The result was the most successful project of any kind in the world. It came in four months early, in August of 2002, and 59% under the first budget of HK$30.5bn.
Real leadership in action
In Hong Kong the groundwork for success had already been laid by the corporation. The leaders of this public/private railway project had cleared the way, starting with a policy of no design changes, which also applied to IT.
The design team worked in the corporate offices with the project management team and built a great rapport. The head office team took responsibility for anticipating problems with permits, government approval, and on-time payments at completion dates.

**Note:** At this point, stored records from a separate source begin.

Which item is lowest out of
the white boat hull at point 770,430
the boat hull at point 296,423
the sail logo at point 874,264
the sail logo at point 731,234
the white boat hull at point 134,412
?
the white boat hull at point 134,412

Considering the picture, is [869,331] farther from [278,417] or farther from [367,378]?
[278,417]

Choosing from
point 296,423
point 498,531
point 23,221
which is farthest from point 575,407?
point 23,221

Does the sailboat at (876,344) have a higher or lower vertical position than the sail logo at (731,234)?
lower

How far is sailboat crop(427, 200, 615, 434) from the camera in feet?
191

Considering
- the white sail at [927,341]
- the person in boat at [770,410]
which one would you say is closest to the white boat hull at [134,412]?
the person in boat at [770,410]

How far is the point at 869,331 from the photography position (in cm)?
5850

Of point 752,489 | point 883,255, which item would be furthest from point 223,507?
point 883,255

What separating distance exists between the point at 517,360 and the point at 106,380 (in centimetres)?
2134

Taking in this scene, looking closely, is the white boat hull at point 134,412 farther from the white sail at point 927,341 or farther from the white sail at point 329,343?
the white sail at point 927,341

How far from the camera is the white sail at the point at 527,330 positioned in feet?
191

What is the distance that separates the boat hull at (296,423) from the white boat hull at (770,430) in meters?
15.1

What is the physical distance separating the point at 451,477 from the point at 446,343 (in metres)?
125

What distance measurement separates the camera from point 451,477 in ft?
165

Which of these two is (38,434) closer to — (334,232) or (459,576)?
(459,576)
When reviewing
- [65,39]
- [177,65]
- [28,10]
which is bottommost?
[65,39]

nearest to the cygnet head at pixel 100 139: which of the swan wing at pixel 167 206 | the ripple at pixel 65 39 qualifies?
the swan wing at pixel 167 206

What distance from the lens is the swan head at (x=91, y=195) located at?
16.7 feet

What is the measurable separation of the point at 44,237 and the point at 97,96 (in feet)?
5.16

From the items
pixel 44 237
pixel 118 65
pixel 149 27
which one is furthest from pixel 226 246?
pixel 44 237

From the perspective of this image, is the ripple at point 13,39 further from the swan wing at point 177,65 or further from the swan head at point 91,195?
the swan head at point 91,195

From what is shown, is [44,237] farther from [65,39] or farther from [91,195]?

They were also engaging local people in the project, taking them round the proposed station sites and explaining the green policies incorporated into the design.
This was real planning, not a wish list or empty rhetoric but leadership in action.
They also had the good sense to realise that, although cooperative policies were working very well inside the corporation, they might not have the know-how to extend this to the contractors. So at that stage my company in Sheffield became involved in planning and delivering the engagement strategy, working with two very bright young managers, Henry Lam and Roger Bayliss, who had taken it upon themselves to research partnering and were prime movers in its application, with David Avery.
The outcome of this Hong Kong project was that in 2019, pre-pandemic, the completed MTRC was fully operative, serving 5.8 million passengers a day with a reliability record of 99.9%, and also making a profit. What a success – and what a contrast with the mismanaged private railway system that the UK has today, let alone the epic muddle that is HS2.
A final point. My city of Sheffield currently has a great opportunity to copy the MTRC model with its proposed Attercliffe Waterside £300mn urban regeneration project. Hopefully, the crucial engagement process will begin right from the start.